((
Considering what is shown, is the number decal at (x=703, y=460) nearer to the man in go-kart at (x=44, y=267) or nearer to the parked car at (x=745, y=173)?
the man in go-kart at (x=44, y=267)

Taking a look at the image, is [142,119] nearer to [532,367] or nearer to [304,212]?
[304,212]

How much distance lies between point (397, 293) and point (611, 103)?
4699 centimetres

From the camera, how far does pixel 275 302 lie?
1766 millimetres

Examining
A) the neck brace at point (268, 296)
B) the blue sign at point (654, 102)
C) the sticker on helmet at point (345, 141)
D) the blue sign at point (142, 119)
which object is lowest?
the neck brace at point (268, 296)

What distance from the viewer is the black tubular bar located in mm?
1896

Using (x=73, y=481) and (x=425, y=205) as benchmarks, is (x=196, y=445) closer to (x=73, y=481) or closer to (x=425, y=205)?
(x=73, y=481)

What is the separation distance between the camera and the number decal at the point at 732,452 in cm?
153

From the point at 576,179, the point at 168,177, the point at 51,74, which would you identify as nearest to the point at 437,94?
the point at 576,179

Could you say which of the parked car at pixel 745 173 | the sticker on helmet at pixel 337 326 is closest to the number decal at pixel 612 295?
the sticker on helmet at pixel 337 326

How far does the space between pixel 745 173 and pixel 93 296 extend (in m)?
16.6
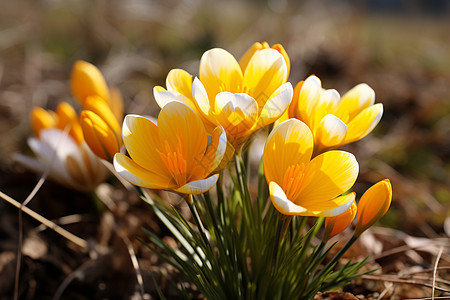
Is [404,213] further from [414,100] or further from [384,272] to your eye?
[414,100]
))
Copy the whole listing above word for word, from its first line to its last, and leave out the picture.

Considering what is shown, is the number decal at (x=703, y=460) nearer to the man in go-kart at (x=44, y=267) or nearer to the parked car at (x=745, y=173)?
the man in go-kart at (x=44, y=267)

Taking a look at the image, is [142,119] nearer to [532,367] or nearer to [304,212]?
[304,212]

How much distance lies between point (397, 293) and point (611, 103)?
4699 centimetres

From the camera, how far does pixel 275 302 lie?
1766 millimetres

Examining
A) the neck brace at point (268, 296)
B) the blue sign at point (654, 102)
C) the sticker on helmet at point (345, 141)
D) the blue sign at point (142, 119)
which object is lowest?
the neck brace at point (268, 296)

What distance from the viewer is the black tubular bar located in mm?
1896

Using (x=73, y=481) and (x=425, y=205) as benchmarks, is (x=196, y=445) closer to (x=73, y=481) or closer to (x=425, y=205)?
(x=73, y=481)

What is the separation distance between the camera and the number decal at the point at 732,452 in cm?
153

From the point at 576,179, the point at 168,177, the point at 51,74, which would you identify as nearest to the point at 437,94?
the point at 576,179

Could you say which of the parked car at pixel 745 173 | the sticker on helmet at pixel 337 326 is closest to the number decal at pixel 612 295?
the sticker on helmet at pixel 337 326

How far does the space between pixel 745 173 and pixel 93 296 extend (in m)?
16.6
Is [404,213] further from [414,100] or further from [384,272] to your eye?
[414,100]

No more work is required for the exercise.